Cut 'em and make sure they are sitting in the guides correctly as you lower the car after jacking it up. They wont come loose unless you go airborne in which case the springs are probably not your primary concern at that point. I have some cut springs from my E30’s previous life as a GTS1 if you want them.


#3

Cut the springs and you have 2 options. First would be to add a limiting strap so that the control arm will not drop far enough to loose the spring. Second would be to weld the spring to the upper mount, or lower mount, about an inch of weld will do. Just do not weld top and bottom becuase the springs rotate and will bind and will probable break the welds.

Peter Thibault


#4

WRONG!!! Put jack stands under the suspension to support the car without the wheels.
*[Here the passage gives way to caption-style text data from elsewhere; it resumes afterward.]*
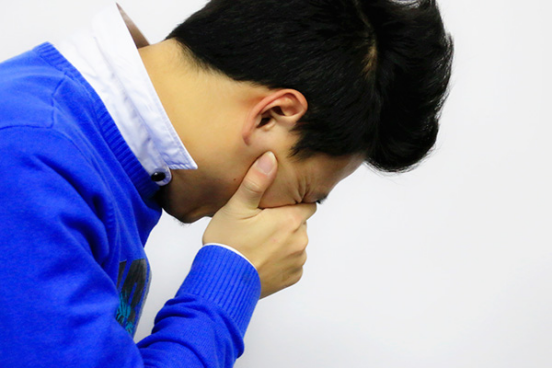 甲型流感第几天最严重 甲型流感第几天最严重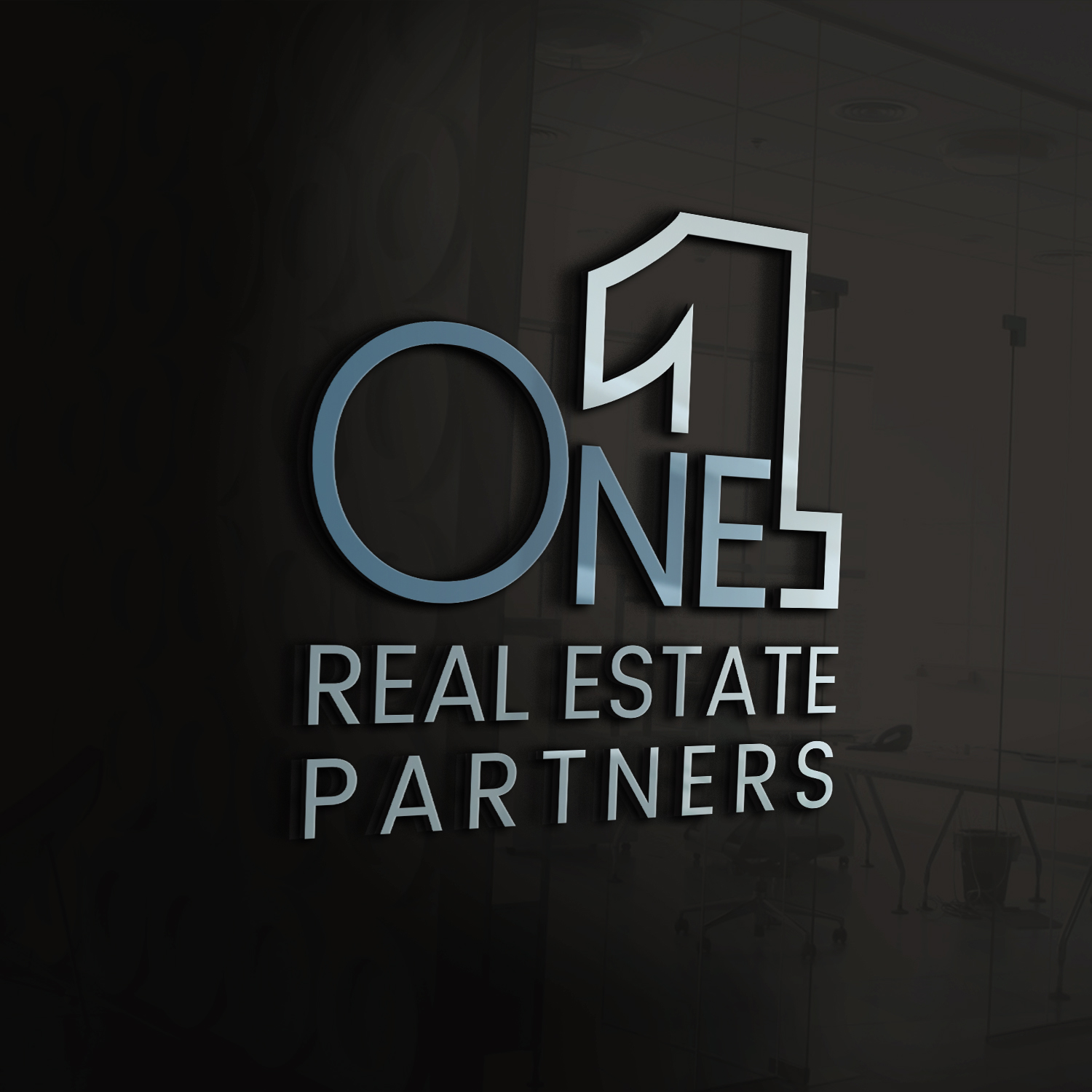 Logo Design by GRAFFYC for this project | Design #26278734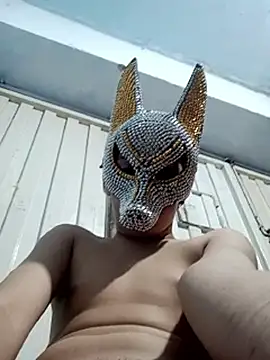 max betacure32 online show from 03-16-26, 04:40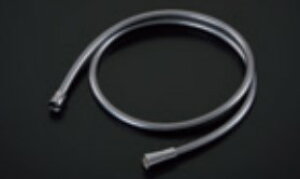 TOTO ւp[cyTHYC88LLzV[z[X ^bN 1.6mkEJl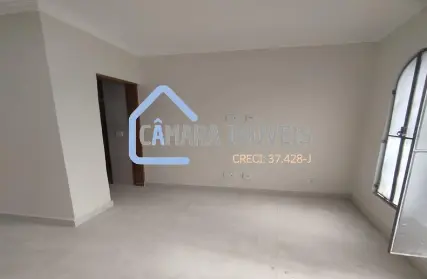 Imagem: Casa Térrea para Alugar, Vila Matilde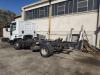 Iveco EUROCARGO 100E18 Photo 8 thumbnail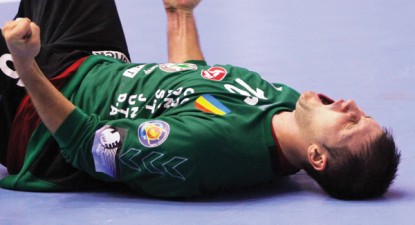 HCM Constanța, executată în stil spaniol - b3f2784f11449ba054835ce14db00d76.jpg
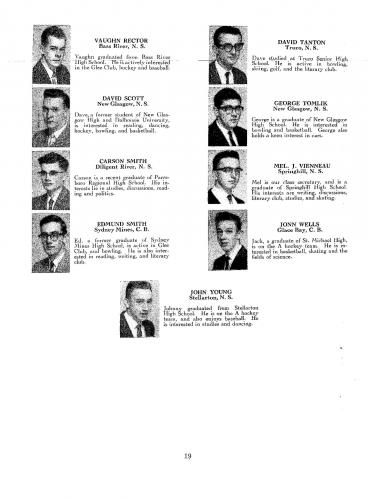 nstc-1962-yearbook-022
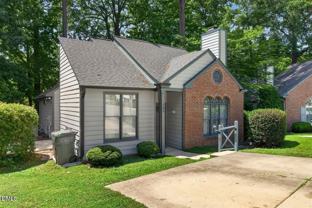 105 Ellsworth Pl - Photo 1 of 1
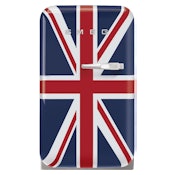 SMEG FAB5LDUJ5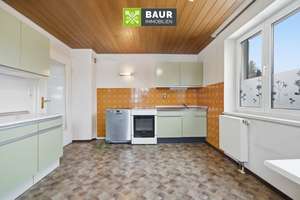 360° | Raum für Freiheit: Einfamilienhaus mit weitläufigem Grundstück in Ortsrandlage – Die vollständige Adresse der Immobilie erhältst du vom Anbieter., 89429 Bachhagel – Vorschaubild 11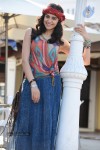 Adah Sharma New Pics - 68 of 78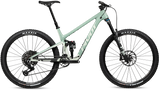 Pivot Trailcat LT Complete Carbon 29" Mountain Bike - Ride Eagle 70/90 Transmission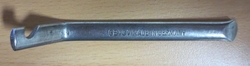 20130314-last-metal-tyre-lever.jpg 20130314-last-metal-tyre-lever.jpg
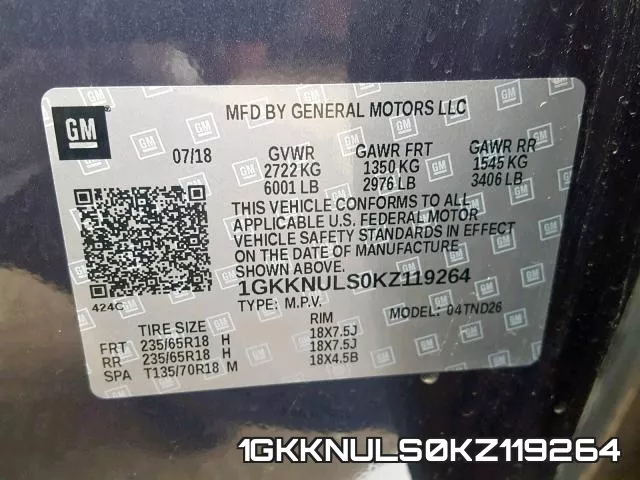 1GKKNULS0KZ119264_10.webp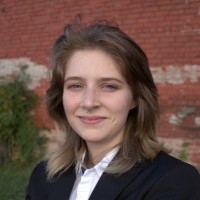 Leah Otten
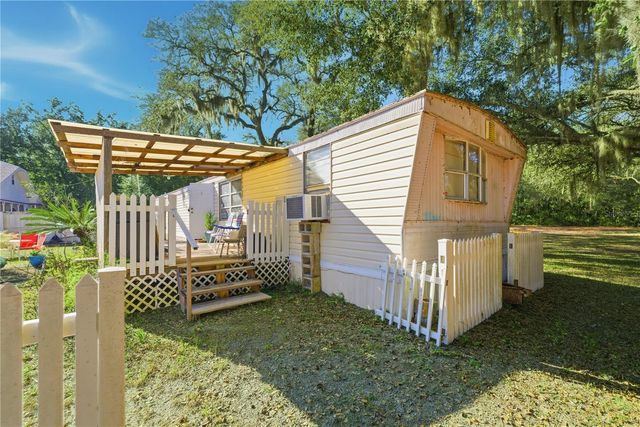 9151 SW 157TH LANE, Dunnellon, FL 34432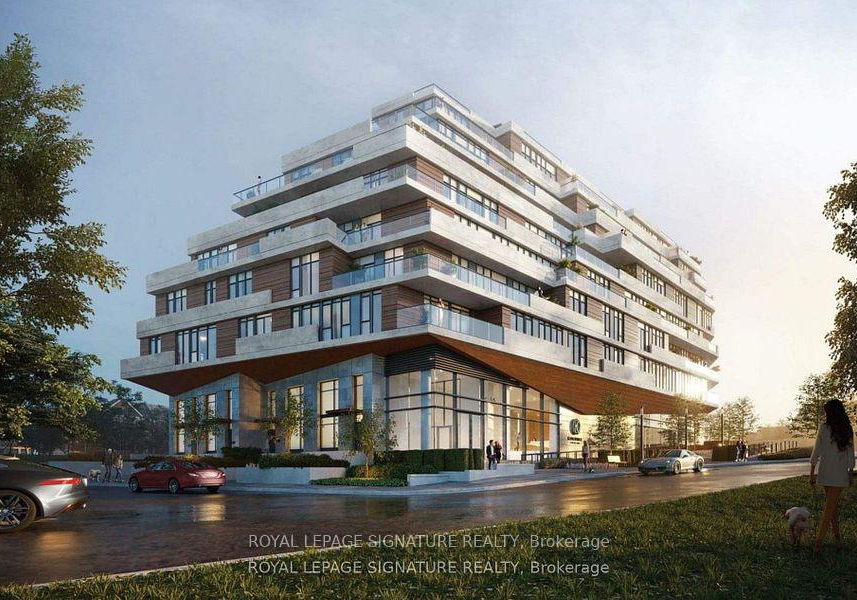 160-kingsway-crescent-etobicoke-ontario-w12556786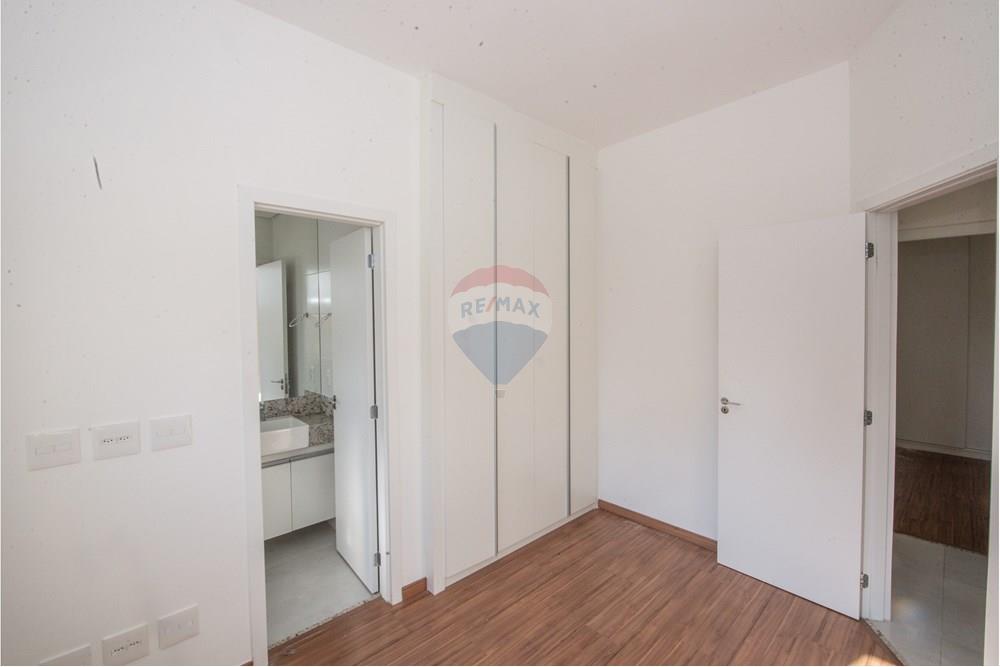 Apartamento - Venda - Belo Horizonte , Minas Gerais - 0085.jpg - 870241078-57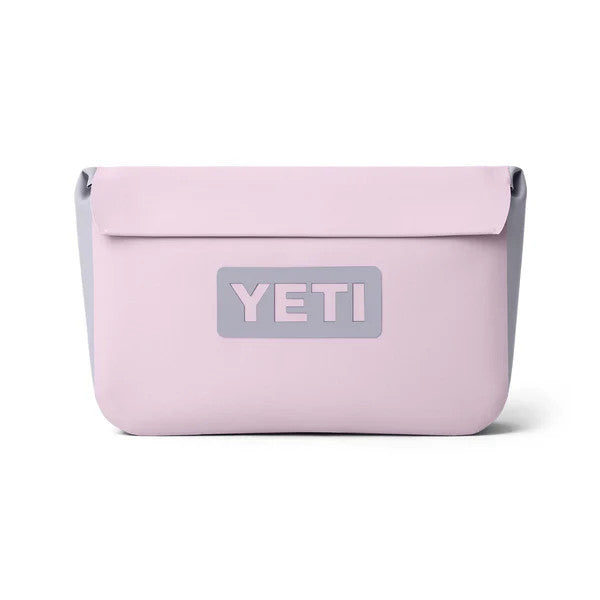 Yeti Hopper 3L Sidekick Dry - Cherry Blossom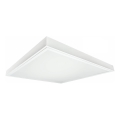 Світлодіодна пристельова панель ILLY LED/42W/230V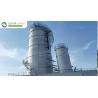 Buy cheap Center Enamel – Your Premier Stainless Steel Storage Tank Manufacturer from wholesalers
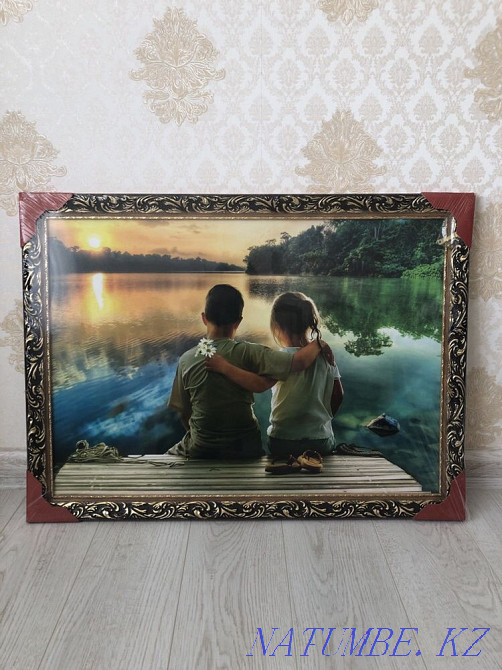 Суреттер  Қарағанды - изображение 6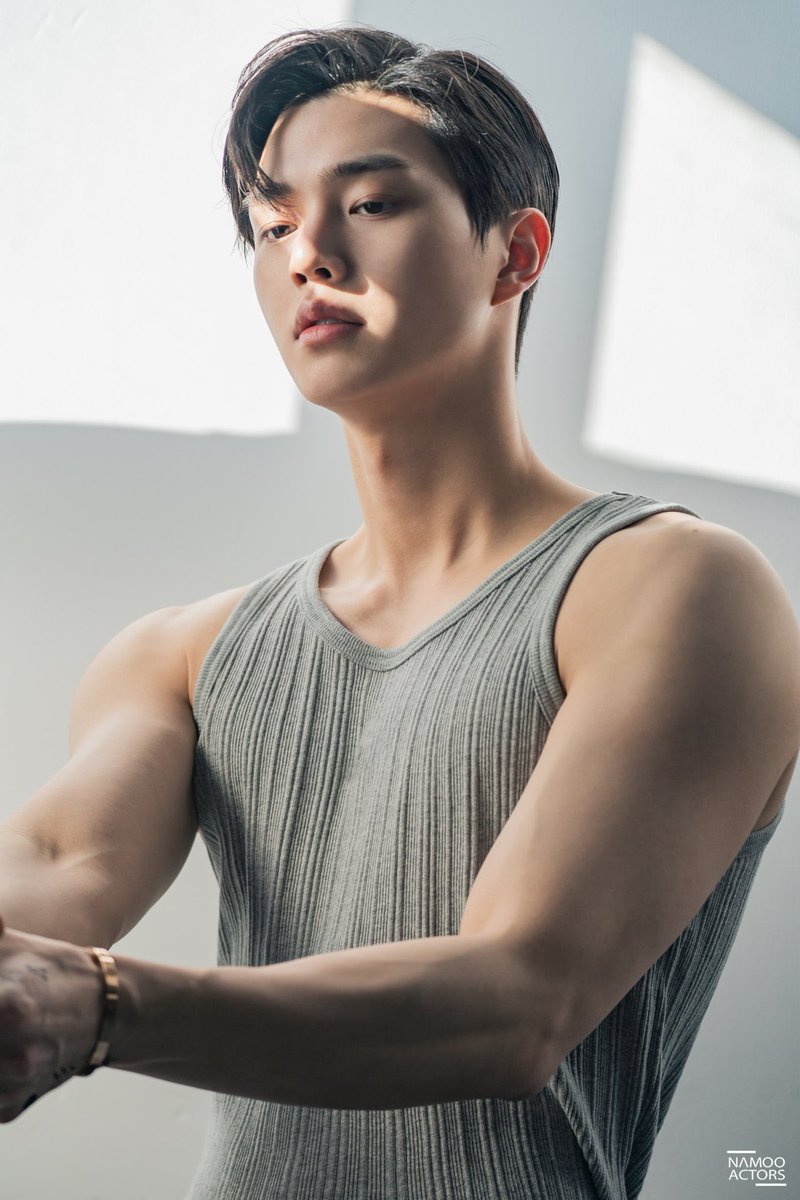 THE BEST BOYS On Twitter Big Boy Song Kang the-best-boys-on-twitter-big-boy-song-kang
Put wood under the pinch weld allowing room for chassis to drop (5 1/2" front, 6" rear at the pinch weld) and heat the spring with a torch…let cool naturally.


#5

I always thaought heating would make the springs break eventually.


#6

Eventually they will all break! Heat evenly over a 2-3 inch area and let cool gradually…been doing that with sway bars for years!


#7

Forget cutting the springs and pick up a set of used M3 springs.


#8

Won’t lower car


#9

M3 springs won’t lower the car a lot, that is true, but they will lower the car just enough imo.

You dont’ need the car slammed on cut springs bouncing off the bump stops for it to handle very well!!!


#10

In lowering the car, you are changing the roll center and optimizing the LCA angles. If you lower to 5 1/2" at the front, and 6" at the rear, you have optimized the stock suspension, but what do I know?


#11

What part of the spring is the best to heat?


#12

One of the long center coils.


#13

M3 springs are .75" lower. I ran them on my road car. The rears were great, the fronts were good but did bottom rarely, given that heavier M20. I think they’re only about 4lbs stiffer up front.

Lower isn’t necessarily better. You need a commensurate increase in stiffness along with it. I’d rather have something that sits taller than something with a lower CG that’s bottoming. Remember, just because you don’t feel a thump doesn’t mean it’s not bottoming–it could gently settle on the bump stops in a corner and the only symptom you’ll feel will be the car letting go in corners.

Cutting out dead coils is effective, but you must make sure it’s only the dead coils you’re cutting. Easier said than done.